__TASKS AND EXERCISES__
**a.** List the body parts that the opening quotation in the adoption blog post says love has.
**b.** Repeat the adoption blog post from "Thankfully, the many" up to and including "walked through it.".
**c.** Pick up the adoption blog post after its final sentence and keep writing it.

__EXCERPT__
>> Begin
‘What does love look like? It has the hands to help others. It has the feet to hasten to the poor and needy. It has eyes to see misery and want. It has the ears to hear the sighs and sorrows of men …… That is what love looks like.’ - St. Augustine

Wednesday, December 18, 2013

All is Well, and We're Headed Home

I wish very much that I had had time to write while here, but it was just not to be. Being a single mom means there is no tag-teaming during an adoption. And with the rules of her country, I had to stay here an entire month. That meant a month in one small hotel room, together 24/7, with no break from one another except brief stints in the bathroom each day (if I was lucky.) It is obvious that if we both were able to survive this imposed semi-imprisonment together, we can survive anything the future holds.

I can't say much publicly yet, but I will say this: Latvian adoption is infinitely more humane a process than Russian adoption. Everything from the social workers to the orphan court staff, to any and all Latvian officials, to Embassy staff, to the attorneys and other supports were nothing short of kind, honest, helpful, understanding, and, shockingly humane. I say shockingly because, after having suffered through three long and painful adoptions in Russia (only one successful), I came to expect and anticipate that international adoption was and would always be frustrating, unjust, fraught with dishonest dealings and misunderstandings, tyranny, abuse of power, and horrifically inhumane treatment - for the child and the parent.

I'm so glad I was wrong.

Seeing how Latvia handles and cares for its' children makes me even more angry about Putin and his many hundreds of government minions across Russia. My anger is so immense for this man, my outrage over his mistreatment of his country's children so vast, that it often keeps me up at night still, going on nine years. I could not possibly put a number on the prayers I've prayed and tears I've wept for Russia's children, and yet even one prayer or one tear is still one more than Putin has ever prayed or shed for them.

This time in Latvia has been an incredible blessing, even though I fought that blessing for the past four weeks! Being away from Nastia was excruciatingly painful. I feel so awful for my poor mother who had to endure one of the most tearful outpourings of grief I've ever experienced, and while enduring the world's worst skype connection, no less.  I missed Nastia so badly one day, that I honestly contemplated just getting on a plane and risking losing this adoption. I know that may sound extreme, but I'd rather be honest, so that other moms about to walk this path know how hard it can be. Being away from your children for that long is worse than torture. And I will never do it again.

Thankfully, the many prayers of friends and my mom, and the many words of support from the same, got me through that dark night. Nastia, experiencing her own terrible darkness at home, survived, too. And I'll venture to say now that we are both likely the stronger for having walked through it.
>> End
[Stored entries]
>> Begin
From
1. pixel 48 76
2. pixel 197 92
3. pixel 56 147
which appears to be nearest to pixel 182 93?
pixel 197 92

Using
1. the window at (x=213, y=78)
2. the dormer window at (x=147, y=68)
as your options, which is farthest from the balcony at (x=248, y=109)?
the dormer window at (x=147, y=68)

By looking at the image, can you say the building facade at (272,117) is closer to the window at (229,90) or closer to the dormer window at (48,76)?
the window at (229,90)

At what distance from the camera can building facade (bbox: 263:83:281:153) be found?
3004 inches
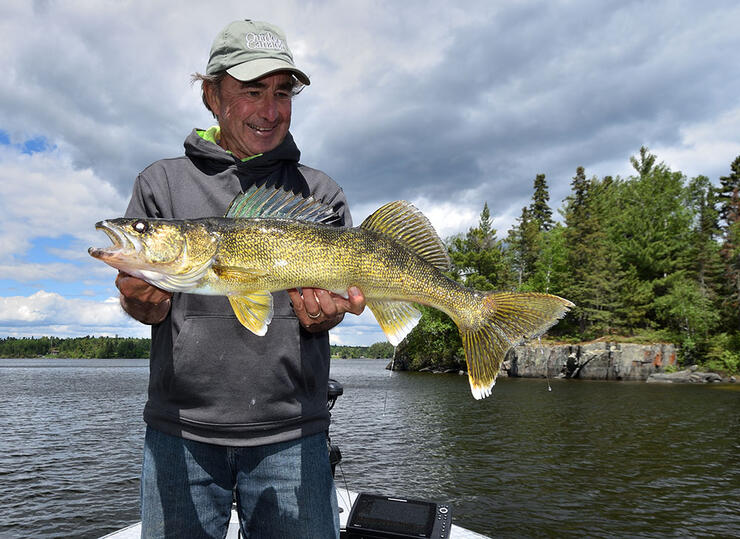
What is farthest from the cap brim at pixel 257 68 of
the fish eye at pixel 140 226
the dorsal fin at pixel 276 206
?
the fish eye at pixel 140 226

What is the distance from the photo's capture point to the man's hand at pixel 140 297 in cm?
279

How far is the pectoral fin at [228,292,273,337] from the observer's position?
2787mm

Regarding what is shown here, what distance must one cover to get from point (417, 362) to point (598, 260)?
2889cm

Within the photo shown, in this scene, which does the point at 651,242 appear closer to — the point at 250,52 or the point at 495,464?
the point at 495,464

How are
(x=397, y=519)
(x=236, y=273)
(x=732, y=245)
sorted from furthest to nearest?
(x=732, y=245) < (x=397, y=519) < (x=236, y=273)

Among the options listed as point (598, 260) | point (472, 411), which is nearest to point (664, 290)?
point (598, 260)

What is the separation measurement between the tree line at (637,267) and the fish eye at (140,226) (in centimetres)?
5347

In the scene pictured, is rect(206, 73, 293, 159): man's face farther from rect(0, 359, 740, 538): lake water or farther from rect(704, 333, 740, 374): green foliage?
rect(704, 333, 740, 374): green foliage

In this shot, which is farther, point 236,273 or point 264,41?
point 264,41

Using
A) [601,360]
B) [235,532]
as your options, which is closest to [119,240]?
[235,532]

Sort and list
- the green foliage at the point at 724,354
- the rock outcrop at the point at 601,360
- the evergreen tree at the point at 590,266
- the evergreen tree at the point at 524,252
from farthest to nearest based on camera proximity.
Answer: the evergreen tree at the point at 524,252, the evergreen tree at the point at 590,266, the green foliage at the point at 724,354, the rock outcrop at the point at 601,360

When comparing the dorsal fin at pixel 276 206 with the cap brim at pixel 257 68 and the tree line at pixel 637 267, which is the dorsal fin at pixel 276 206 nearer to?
the cap brim at pixel 257 68

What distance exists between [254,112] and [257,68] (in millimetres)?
316

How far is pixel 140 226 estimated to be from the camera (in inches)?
115
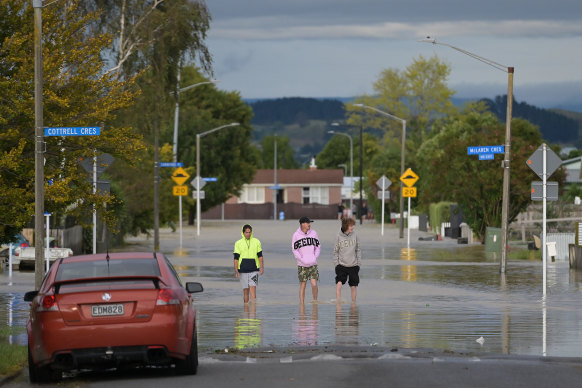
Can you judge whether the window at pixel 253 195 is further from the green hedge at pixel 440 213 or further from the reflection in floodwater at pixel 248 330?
the reflection in floodwater at pixel 248 330

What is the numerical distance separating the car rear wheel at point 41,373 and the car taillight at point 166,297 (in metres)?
1.30

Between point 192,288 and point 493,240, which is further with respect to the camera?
point 493,240

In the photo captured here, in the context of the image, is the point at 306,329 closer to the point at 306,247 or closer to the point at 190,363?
the point at 306,247

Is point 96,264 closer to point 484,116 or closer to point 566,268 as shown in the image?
point 566,268

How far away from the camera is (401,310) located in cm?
2084

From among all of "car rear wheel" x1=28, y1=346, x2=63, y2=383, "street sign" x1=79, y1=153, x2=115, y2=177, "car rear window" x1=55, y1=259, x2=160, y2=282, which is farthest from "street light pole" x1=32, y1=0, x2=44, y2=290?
"car rear wheel" x1=28, y1=346, x2=63, y2=383

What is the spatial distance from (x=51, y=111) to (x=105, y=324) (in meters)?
10.7

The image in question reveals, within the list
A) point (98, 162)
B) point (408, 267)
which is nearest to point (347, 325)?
point (98, 162)

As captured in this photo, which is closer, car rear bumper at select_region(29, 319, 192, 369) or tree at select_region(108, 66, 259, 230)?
car rear bumper at select_region(29, 319, 192, 369)

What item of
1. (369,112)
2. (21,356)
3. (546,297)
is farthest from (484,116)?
(21,356)

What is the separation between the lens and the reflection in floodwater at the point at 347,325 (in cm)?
1598

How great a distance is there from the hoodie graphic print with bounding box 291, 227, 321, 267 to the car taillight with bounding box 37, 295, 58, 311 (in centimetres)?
1012

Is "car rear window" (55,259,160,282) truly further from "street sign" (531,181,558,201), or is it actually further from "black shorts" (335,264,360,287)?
"street sign" (531,181,558,201)

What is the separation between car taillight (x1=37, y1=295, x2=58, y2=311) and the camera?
12.1 meters
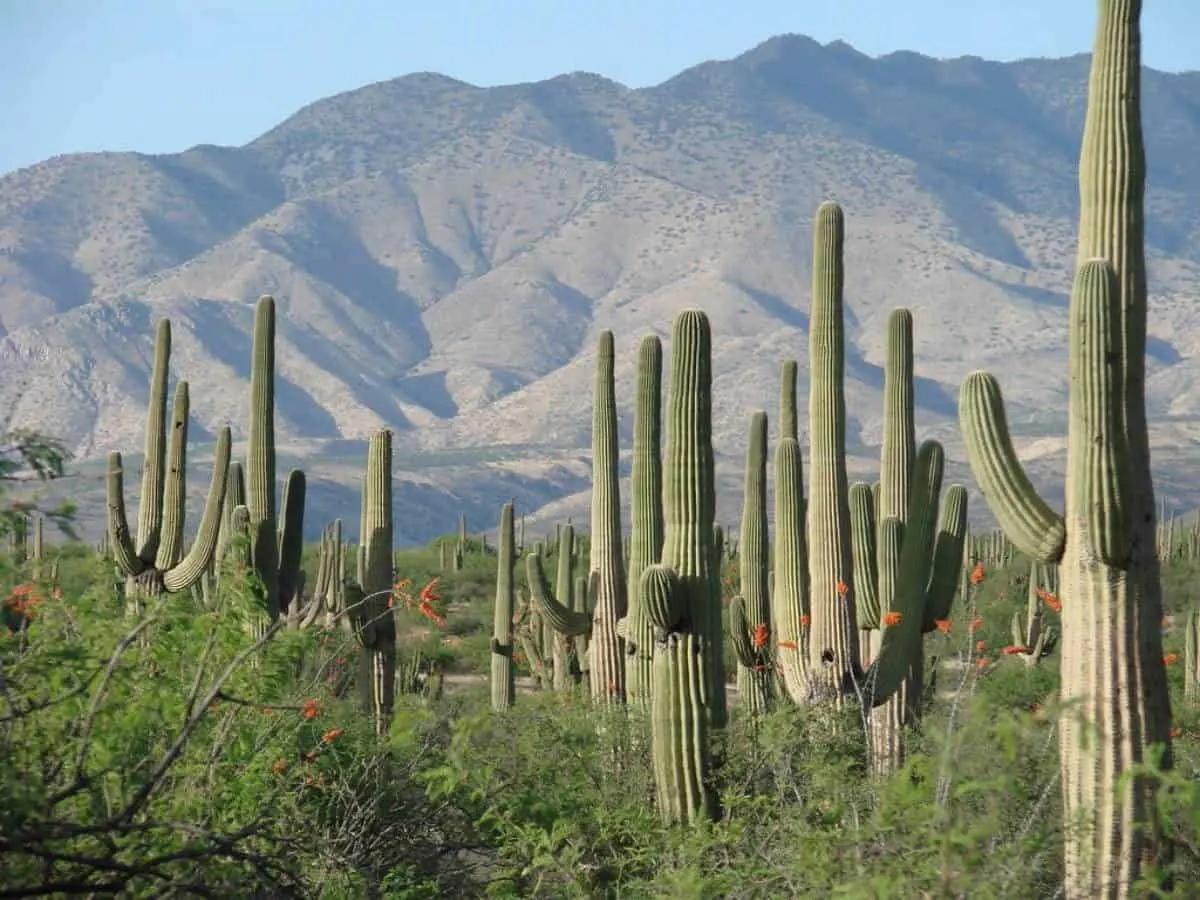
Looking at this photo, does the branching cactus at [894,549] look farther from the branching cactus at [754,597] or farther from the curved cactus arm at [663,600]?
the curved cactus arm at [663,600]

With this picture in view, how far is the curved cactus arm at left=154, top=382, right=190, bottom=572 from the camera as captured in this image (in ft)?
55.4

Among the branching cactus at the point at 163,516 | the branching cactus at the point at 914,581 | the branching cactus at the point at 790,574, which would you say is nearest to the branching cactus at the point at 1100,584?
the branching cactus at the point at 914,581

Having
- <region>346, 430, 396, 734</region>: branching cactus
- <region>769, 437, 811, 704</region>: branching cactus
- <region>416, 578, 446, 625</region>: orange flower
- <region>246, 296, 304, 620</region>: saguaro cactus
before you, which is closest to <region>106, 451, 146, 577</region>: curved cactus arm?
<region>246, 296, 304, 620</region>: saguaro cactus

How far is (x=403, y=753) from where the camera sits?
1158 centimetres

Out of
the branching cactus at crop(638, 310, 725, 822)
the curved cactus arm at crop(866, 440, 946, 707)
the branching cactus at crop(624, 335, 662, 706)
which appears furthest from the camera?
the branching cactus at crop(624, 335, 662, 706)

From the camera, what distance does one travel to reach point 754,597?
Answer: 16484mm

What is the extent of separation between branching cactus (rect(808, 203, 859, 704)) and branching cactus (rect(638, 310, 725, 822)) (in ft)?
5.12

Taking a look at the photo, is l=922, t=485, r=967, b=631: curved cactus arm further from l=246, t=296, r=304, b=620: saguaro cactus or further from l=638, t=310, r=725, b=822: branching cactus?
l=246, t=296, r=304, b=620: saguaro cactus

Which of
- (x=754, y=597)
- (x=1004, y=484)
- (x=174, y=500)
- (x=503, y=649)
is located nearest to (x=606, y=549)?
(x=754, y=597)

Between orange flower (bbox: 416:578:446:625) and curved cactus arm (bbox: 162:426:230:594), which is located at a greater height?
curved cactus arm (bbox: 162:426:230:594)

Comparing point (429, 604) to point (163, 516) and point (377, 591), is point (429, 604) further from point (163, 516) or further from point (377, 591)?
point (163, 516)

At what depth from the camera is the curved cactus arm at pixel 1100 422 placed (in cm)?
886

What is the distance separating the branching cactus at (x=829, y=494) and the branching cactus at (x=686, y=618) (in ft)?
5.12

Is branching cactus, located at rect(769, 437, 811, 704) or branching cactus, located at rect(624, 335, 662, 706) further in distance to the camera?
branching cactus, located at rect(769, 437, 811, 704)
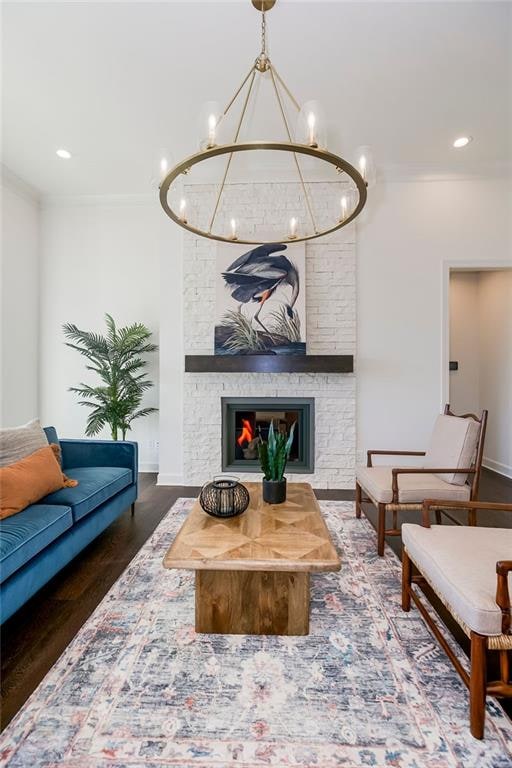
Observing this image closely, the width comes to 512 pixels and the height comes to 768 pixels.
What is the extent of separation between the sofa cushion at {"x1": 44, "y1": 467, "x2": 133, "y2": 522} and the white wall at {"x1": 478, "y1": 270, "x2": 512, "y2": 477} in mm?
4301

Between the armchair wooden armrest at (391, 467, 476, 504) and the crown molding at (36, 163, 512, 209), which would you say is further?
the crown molding at (36, 163, 512, 209)

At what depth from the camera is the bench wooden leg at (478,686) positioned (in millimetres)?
1165

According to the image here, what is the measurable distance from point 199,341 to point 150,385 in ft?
2.73

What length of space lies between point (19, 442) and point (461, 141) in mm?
4493

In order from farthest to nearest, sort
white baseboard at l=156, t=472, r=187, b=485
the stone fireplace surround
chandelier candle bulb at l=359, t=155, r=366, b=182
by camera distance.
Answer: white baseboard at l=156, t=472, r=187, b=485, the stone fireplace surround, chandelier candle bulb at l=359, t=155, r=366, b=182

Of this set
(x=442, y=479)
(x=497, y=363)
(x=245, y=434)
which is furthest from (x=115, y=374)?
(x=497, y=363)

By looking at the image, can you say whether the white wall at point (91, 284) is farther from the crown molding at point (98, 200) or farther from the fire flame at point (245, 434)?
the fire flame at point (245, 434)

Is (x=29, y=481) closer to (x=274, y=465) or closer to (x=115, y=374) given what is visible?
(x=274, y=465)

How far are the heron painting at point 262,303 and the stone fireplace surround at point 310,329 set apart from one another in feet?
0.48

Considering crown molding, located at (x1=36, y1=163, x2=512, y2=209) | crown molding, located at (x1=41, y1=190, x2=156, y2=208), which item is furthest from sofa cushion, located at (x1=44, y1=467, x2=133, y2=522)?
crown molding, located at (x1=41, y1=190, x2=156, y2=208)

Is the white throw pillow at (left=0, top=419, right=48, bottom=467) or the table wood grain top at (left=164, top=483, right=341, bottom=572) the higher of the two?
the white throw pillow at (left=0, top=419, right=48, bottom=467)

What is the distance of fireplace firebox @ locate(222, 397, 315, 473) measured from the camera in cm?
386

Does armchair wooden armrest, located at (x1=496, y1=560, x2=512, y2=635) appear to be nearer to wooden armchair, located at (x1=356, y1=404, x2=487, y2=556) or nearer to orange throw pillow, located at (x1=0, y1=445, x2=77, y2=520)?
wooden armchair, located at (x1=356, y1=404, x2=487, y2=556)

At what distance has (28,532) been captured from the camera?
1726 mm
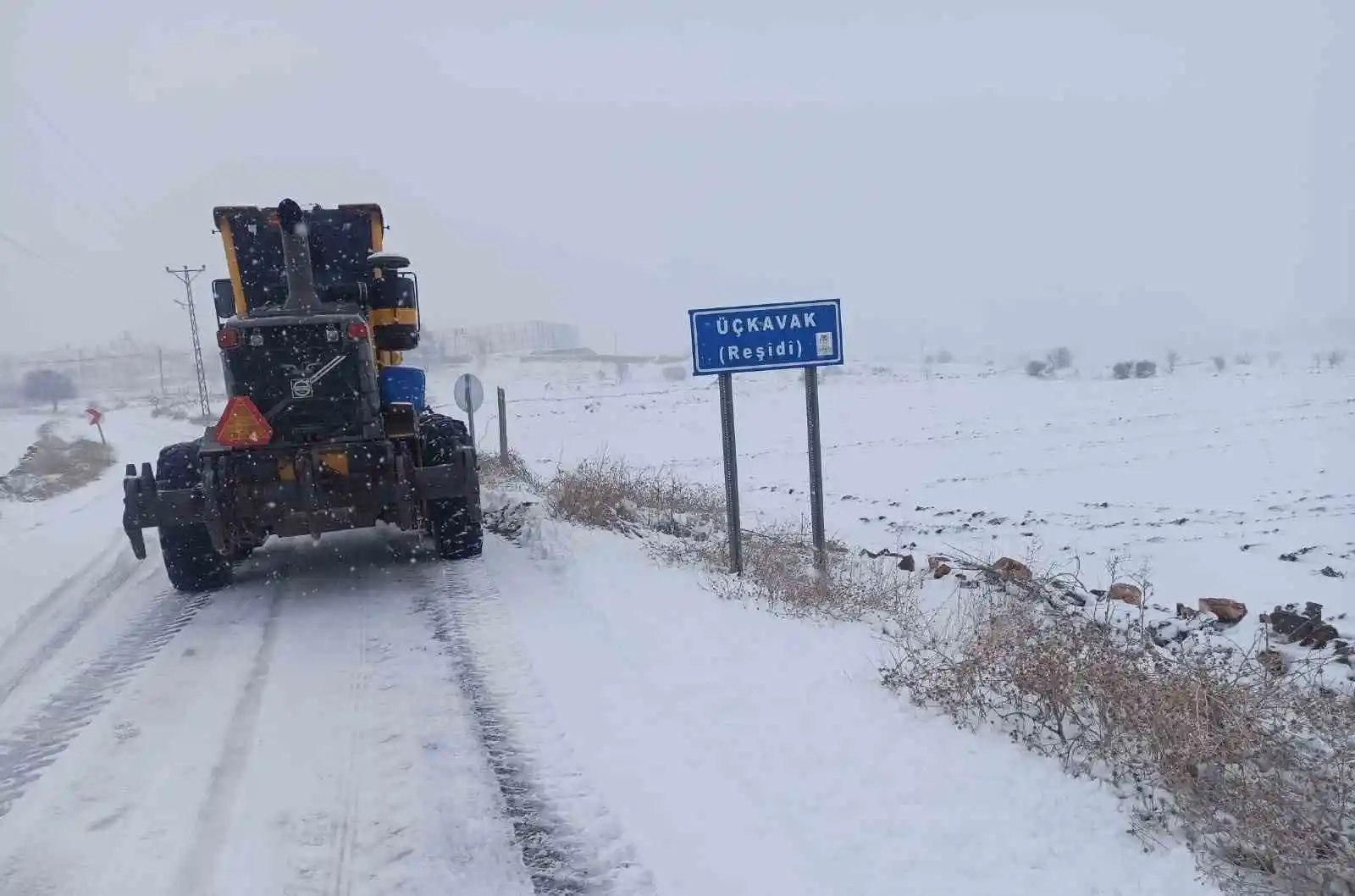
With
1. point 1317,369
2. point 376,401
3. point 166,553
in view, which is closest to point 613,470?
point 376,401

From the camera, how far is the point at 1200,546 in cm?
1038

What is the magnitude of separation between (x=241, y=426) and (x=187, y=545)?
1474 mm

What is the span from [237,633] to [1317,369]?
53.1 m

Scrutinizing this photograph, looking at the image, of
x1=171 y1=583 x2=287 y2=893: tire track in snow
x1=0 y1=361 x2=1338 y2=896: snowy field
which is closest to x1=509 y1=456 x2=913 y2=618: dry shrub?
x1=0 y1=361 x2=1338 y2=896: snowy field

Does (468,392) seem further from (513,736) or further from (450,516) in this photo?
(513,736)

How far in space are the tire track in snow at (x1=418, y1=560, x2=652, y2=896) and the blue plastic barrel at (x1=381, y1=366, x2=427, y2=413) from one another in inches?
152

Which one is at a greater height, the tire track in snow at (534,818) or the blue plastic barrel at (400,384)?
the blue plastic barrel at (400,384)

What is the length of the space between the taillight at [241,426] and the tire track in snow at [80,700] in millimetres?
1555

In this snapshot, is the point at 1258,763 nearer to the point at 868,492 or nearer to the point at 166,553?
the point at 166,553

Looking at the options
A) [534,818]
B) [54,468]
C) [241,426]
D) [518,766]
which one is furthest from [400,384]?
[54,468]

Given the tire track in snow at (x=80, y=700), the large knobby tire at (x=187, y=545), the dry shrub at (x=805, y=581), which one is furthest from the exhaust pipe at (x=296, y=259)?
the dry shrub at (x=805, y=581)

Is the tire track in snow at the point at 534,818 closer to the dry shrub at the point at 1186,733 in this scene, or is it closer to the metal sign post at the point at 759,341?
the dry shrub at the point at 1186,733

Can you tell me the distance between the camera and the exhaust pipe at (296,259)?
8586 mm

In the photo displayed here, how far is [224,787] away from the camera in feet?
14.1
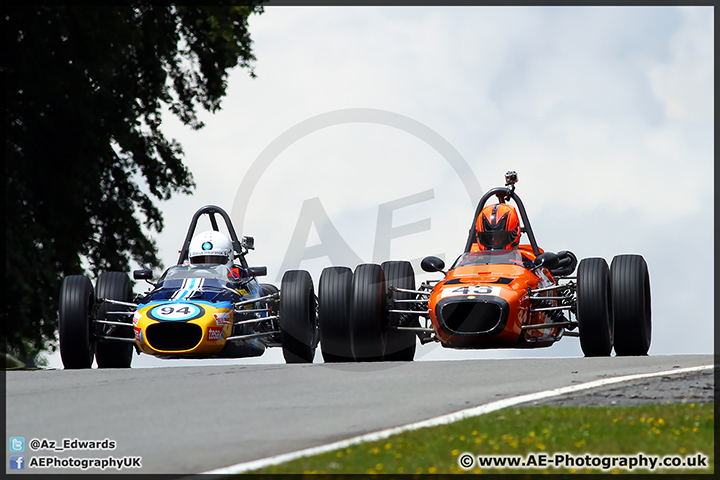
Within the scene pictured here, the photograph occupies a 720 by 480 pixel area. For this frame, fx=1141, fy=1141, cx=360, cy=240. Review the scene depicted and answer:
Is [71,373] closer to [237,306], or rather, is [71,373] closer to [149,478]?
[237,306]

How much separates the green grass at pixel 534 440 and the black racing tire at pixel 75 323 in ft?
30.1

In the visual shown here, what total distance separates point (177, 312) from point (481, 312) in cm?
453

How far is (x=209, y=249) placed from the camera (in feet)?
64.6

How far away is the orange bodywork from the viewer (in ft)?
55.1

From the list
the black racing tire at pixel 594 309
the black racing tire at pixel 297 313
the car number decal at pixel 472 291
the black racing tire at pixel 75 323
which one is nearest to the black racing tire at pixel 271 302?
the black racing tire at pixel 297 313

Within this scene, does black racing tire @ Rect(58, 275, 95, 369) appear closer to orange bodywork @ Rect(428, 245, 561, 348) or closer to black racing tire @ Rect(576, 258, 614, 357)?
orange bodywork @ Rect(428, 245, 561, 348)

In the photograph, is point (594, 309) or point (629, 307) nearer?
point (594, 309)

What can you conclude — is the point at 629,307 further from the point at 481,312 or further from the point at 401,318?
the point at 401,318

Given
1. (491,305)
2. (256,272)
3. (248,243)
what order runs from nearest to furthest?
(491,305) → (256,272) → (248,243)

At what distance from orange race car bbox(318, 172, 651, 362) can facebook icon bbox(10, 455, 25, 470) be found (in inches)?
340

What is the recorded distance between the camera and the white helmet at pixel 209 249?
19.7m

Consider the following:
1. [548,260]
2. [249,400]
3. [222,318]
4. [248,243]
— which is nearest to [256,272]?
[248,243]

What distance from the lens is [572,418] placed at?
10.3 meters

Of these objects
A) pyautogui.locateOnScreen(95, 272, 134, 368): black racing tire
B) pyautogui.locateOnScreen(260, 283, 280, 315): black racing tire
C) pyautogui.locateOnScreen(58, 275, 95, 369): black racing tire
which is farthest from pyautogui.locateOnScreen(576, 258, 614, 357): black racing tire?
pyautogui.locateOnScreen(58, 275, 95, 369): black racing tire
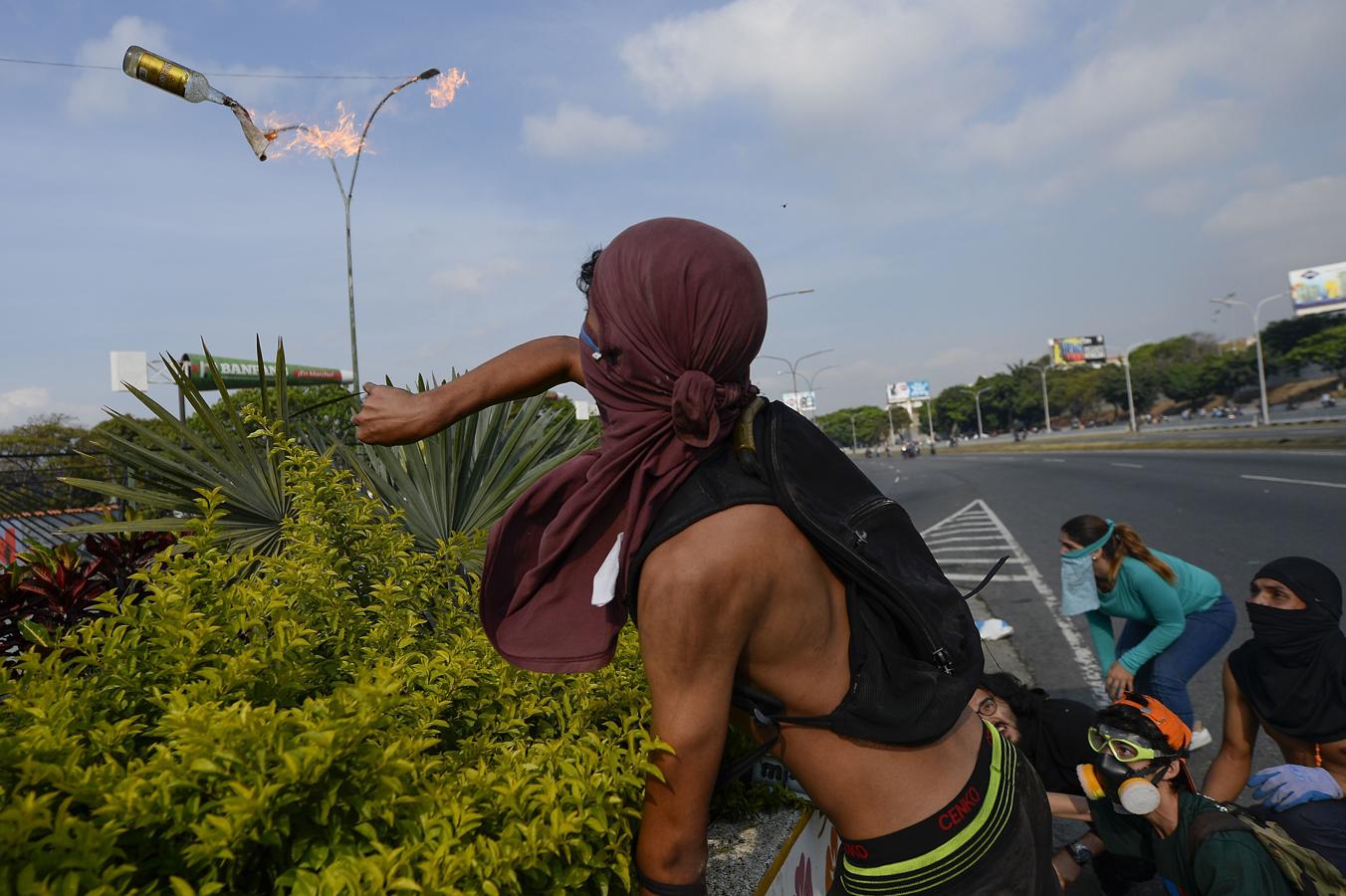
>> End
__ANSWERS FOR THIS EXERCISE__
**a.** hands, feet, eyes, ears

**b.**
Thankfully, the many prayers of friends and my mom, and the many words of support from the same, got me through that dark night. Nastia, experiencing her own terrible darkness at home, survived, too. And I'll venture to say now that we are both likely the stronger for having walked through it.

**c.**
M is doing very well. She is grieving the loss of her foster family very hard, but that is good. It means she was strongly attached to them and bodes well for all her relationships in the future. She is still unable to call me 'Mom' more than maybe three or four times a week - but we are getting there. She is a fascinating little girl - more clever than I imagined, powerfully strong-willed, sensitive to a fault, curious about everything, fun-loving, gentle hearted and wanting to save every homeless animal and person she comes across. She is very very moody, but fairly quick to recover. She loves God passionately, and my favorite part of every day is when she stretches out her hand in the dark to find mine, and says her prayers aloud:

'God? It's me, M. Thank you for all the good things you gave to me today.I wanted to ask you some favors. Please send angels to every animal and person in the world who is alone or hungry or hurt or has no home. Send Special angels to [fostermom], [half-sisters], [bio-mom], [little brother in orphanage], Nastia, my new mom, Grammy, Emily, LeeAnne, Sarah and Maeve. Please help everyone in the world to feel as happy as I am. And say hi to My Dad, Keri's Dad, and Nastia's Dad in heaven. Amen.'

This is her prayer every night, with few changes. The fact that a little girl who has experienced so much trauma and loss in her little life can voice such a prayer is mind-boggling to me. And yet, it is her prayer, and I am so grateful she can feel and speak it.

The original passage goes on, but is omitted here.